▸ **SELECTED PASSAGE**:
..........

Thread: Planning without reason.

Planning without reason.

From
Tzahi Fadida
Date:
Hi,
I think there is a bug/misscalculation of some rare query i am using.

Suppose we only query one specific relation R.

R contains indices but not on all attributes or not on
all ordered subset of keys.

Query example:
(SELECT * FROM R
WHERE a=3, b=6,. ...)
UNION
(SELECT * FROM R
WHERE b=5, d=2,. ...)
UNION
....
And lots of unions.

When doing explain analyze i see that some nodes in the plan uses an index
and some uses a sequential scan (where the WHERE clause made it impossible
to use an index).
As you can see, having even one sequential scan should nullify the whole plan
to using only one node of sequential scan.
Currently, the planner does not seem to understand that.
I circumvent the problem by doing a recursive tree search of the plan
and checking if there is a node of sequential scan (and redefine the query
as a sequential scan) but obviously it is prefferable that the planner will do
this.


P.s.:
I am currently just writing the query as a string and open a cursor.

..........

▸ **WHAT TO WORK ON**:
[1] According to the query-planning post, what does the poster do to work around the planner problem?
[2] Please continue the query-planning post from where it stops.

▸ **DATA UNDER STUDY**:

..........

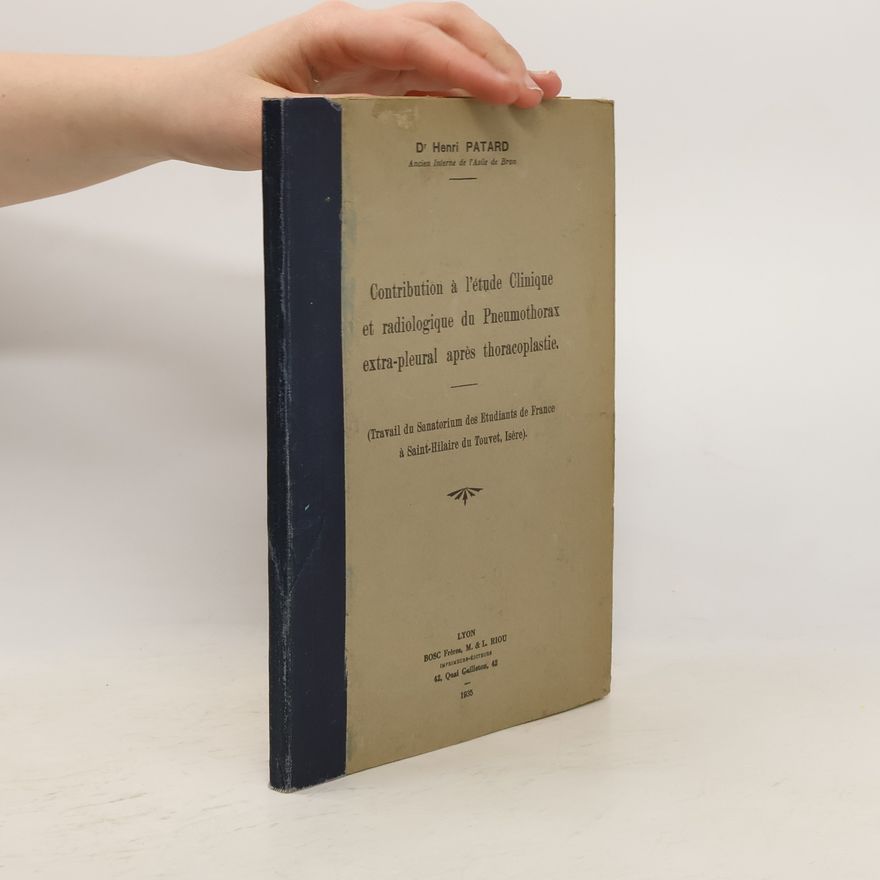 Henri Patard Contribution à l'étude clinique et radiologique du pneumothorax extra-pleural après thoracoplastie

..........

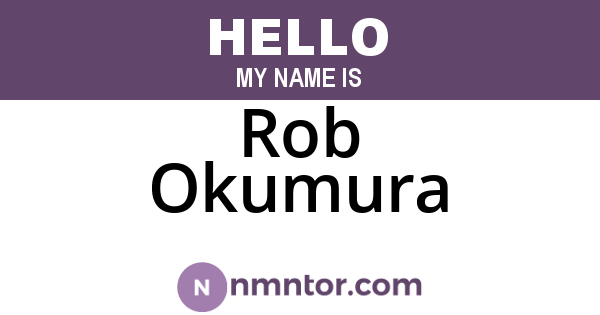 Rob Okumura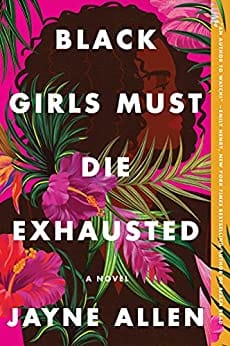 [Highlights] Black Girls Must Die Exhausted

..........

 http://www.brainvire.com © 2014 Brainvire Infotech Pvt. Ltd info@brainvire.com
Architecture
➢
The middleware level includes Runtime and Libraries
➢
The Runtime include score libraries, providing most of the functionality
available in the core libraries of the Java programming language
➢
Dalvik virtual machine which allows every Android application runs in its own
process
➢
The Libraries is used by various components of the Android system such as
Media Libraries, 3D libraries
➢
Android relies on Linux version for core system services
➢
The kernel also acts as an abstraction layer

..........

▸ **ANSWERS TO EACH TASK**:
[1] The poster runs a recursive tree search of the plan to check for a sequential scan node and, if one is found, redefines the query as a sequential scan.

[2]
Is there a simple way to use Datums instead of converting the attributes to
strings to create a plan for SPI.
10x.

--
Regards,
        Tzahi.
--
Tzahi Fadida
Blog: http://tzahi.blogsite.org | Home Site: http://tzahi.webhop.info
WARNING TO SPAMMERS:  see at
http://members.lycos.co.uk/my2nis/spamwarning.html


Re: Planning without reason.

From
Martijn van Oosterhout
Date:
On Fri, Jun 23, 2006 at 03:57:19PM +0300, Tzahi Fadida wrote:
> R contains indices but not on all attributes or not on
> all ordered subset of keys.
>
> Query example:
> (SELECT * FROM R
> WHERE a=3, b=6,. ...)
> UNION
> (SELECT * FROM R
> WHERE b=5, d=2,. ...)
> UNION
> ....
> And lots of unions.

Do you need UNION, or do you actually mean UNION ALL?

Also, couldn't you just do:

SELECT * FROM R
WHERE (a=3, b=6, ...)
OR (b=5, d=2, ...)
etc

> I am currently just writing the query as a string and open a cursor.
> Is there a simple way to use Datums instead of converting the attributes to
> strings to create a plan for SPI.
> 10x.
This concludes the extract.